В груди Лизаветы кольнуло желанием согласиться. Она могла бы сказать, что имела в виду именно это, и отсрочить разговор ещё на день — целый день, когда её отец был бы попросту счастлив. Она могла бы притвориться и нарушить зарок, данный самой себе каких-то пару часов назад.

— Да и с утра ехать сподручнее. Не будем до ночи останавливаться на постой, полдороги за раз покроем. Так, может, не через три с лишком дня, а пораньше уж дома будем…

— Не будем, — Лизавета вытолкнула из себя слова, точно камни с горы.
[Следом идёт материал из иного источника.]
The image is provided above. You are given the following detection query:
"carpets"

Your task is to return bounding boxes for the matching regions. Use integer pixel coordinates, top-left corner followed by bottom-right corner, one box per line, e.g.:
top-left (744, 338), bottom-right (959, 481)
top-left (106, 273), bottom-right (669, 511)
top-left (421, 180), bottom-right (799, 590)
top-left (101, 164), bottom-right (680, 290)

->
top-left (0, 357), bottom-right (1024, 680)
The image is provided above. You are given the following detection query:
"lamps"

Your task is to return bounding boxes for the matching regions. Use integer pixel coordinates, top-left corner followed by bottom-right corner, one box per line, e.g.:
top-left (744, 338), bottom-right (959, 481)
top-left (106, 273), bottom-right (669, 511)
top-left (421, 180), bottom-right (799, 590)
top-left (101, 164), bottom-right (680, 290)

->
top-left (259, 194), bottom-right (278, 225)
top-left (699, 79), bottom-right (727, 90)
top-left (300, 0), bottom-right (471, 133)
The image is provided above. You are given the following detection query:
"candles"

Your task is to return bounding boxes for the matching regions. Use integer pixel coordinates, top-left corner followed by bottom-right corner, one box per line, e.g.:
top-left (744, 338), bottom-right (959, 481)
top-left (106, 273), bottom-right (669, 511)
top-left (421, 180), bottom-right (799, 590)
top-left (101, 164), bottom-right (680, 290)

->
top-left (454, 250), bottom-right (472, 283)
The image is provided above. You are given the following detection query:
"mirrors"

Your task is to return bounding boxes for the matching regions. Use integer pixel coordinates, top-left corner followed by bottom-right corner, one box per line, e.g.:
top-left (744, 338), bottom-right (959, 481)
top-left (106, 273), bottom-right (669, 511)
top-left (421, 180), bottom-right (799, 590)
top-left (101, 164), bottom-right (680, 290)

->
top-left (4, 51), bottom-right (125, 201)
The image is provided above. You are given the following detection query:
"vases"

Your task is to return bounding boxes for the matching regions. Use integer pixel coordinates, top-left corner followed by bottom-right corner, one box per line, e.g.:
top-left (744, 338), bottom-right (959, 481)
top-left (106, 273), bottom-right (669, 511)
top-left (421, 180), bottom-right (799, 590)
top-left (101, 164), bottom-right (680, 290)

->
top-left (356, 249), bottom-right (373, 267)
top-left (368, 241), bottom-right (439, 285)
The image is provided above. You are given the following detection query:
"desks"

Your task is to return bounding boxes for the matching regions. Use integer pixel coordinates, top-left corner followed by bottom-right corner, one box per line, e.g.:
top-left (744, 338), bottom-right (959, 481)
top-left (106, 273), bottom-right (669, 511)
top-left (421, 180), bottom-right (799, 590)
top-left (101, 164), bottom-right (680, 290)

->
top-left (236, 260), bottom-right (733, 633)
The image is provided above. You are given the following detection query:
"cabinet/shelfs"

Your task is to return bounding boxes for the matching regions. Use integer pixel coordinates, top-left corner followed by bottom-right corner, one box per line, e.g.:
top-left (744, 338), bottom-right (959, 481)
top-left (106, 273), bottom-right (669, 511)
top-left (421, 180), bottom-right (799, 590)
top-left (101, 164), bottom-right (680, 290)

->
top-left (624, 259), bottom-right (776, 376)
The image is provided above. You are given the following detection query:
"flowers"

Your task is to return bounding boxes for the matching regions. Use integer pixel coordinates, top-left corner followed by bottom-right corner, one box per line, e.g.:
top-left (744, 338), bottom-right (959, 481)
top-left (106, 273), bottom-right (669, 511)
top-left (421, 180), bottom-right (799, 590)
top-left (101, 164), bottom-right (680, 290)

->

Отец замолчал на полуслове, поглядел на неё непонимающе. На лбу его появилась тонкая морщинка — подозрение, которое он ещё мог загнать вглубь сознания. Но Лизавета не позволила:

— Я никуда не поеду. Не смогу.

Морщинка стала глубже, уголки губ опустились.

— Я не верила тебе всё это время — скрывала, но не верила, но ты был прав. Водяной существует, я видела его, и теперь для меня нет пути обратно.

Последняя надежда в глазах померкла, взгляд ожесточился.

— Если я уеду, то тем самым причиню тебе вред.

Вот оно: мгновение озарения. Только что отец, разозлившись на водяного, был готов рвать и метать, но несколько слов — и он понял. В злости не было смысла, потому что ею нельзя было ничего изменить.

— Но… — отец потёр бороду, глаза его забегали в поисках хоть какой-то лазейки. — Это из-за уговора, так? Но я уже нарушил уговор, потому что не привёз тебя вовремя, и ничего не случилось. Так что это может быть просто какой-то трюк, чтобы удержать тебя здесь, поэтому…

Надо же, а они были похожи. Лизавета вспомнила, что рассуждала в точности так же, и вспомнила, как именно Лад осадил её.

— Я была здесь в оговоренный срок — а как я здесь оказалась, не так уж и важно. Он объяснил мне, что договоры у водяных не так строги и точны, как у наших купцов.